The Present and Future of the Medical Internet of Things
The Internet of Things (IoT) is a basic concept to understand. Devices everywhere are now connecting to the internet….our phones, coffee makers, and watches now receive and deliver data across the World Wide Web. The only thing to figure out is… how does it affect you? How can you and others benefit from IoT, and how will those benefits expand in the future? The answer is as simple as a regular check-up with your doctor.
Medicine is gravitating more and more towards technological solutions. Over the past several years, medicine has migrated its physical patient files to electronic databases. These Electronic Health Records (or EMRs) allow doctors and organizations to share and compare patient data with no barrier to distance. The next step in the Medical Internet of Things is how devices present in the home will synchronize with your medical data.
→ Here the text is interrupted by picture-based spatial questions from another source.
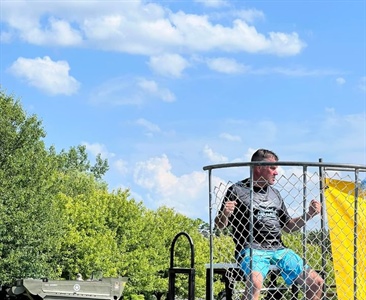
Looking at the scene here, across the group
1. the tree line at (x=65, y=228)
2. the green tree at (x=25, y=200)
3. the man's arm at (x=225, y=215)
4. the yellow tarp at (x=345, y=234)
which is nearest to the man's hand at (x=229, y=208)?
the man's arm at (x=225, y=215)

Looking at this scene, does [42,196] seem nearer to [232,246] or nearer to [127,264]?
[127,264]

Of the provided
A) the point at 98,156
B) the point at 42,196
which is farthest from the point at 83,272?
the point at 98,156

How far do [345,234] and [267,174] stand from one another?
2.29ft

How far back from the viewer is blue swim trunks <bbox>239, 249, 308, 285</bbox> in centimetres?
612

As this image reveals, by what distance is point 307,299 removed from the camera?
20.4 ft

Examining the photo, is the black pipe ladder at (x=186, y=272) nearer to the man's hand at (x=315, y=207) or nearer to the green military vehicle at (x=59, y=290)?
the man's hand at (x=315, y=207)

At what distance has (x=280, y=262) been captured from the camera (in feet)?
20.7

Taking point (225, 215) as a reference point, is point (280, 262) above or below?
below

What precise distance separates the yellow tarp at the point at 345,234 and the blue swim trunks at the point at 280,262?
11.5 inches

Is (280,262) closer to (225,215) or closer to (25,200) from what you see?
(225,215)

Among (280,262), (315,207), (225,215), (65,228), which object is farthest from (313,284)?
(65,228)

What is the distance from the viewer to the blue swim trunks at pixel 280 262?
20.1 feet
According to a recent article in the Healthcare Informatics Research (HIR) journal, "The convergence of medicine and information technologies…will transform healthcare as we know it, curbing costs, reducing inefficiencies, and saving lives." The author cites as examples the development of "advanced sensor hardware" such as "wearables for Parkinson's disease and multiple sclerosis patients…" which monitor the inflicted and provide advice to them regarding their medication. The author predicts similar sensors in inhalers and autoinjectors will also collect data to assist the patient and physician in their care. Kristina Furlan, data solutions project manager at the medical emergency specialist company Physio-Control, noted in an interview with Forbes, " Internet connectivity will, among other capabilities, allow previously disparate medical devices to interact with one another, [providing links to] care providers inside and outside the hospital…"
In other words, the connectivity of all devices that capture our data, from thermometers to blood pressures, will someday be able to be uploading seamlessly and accurately into our medical records.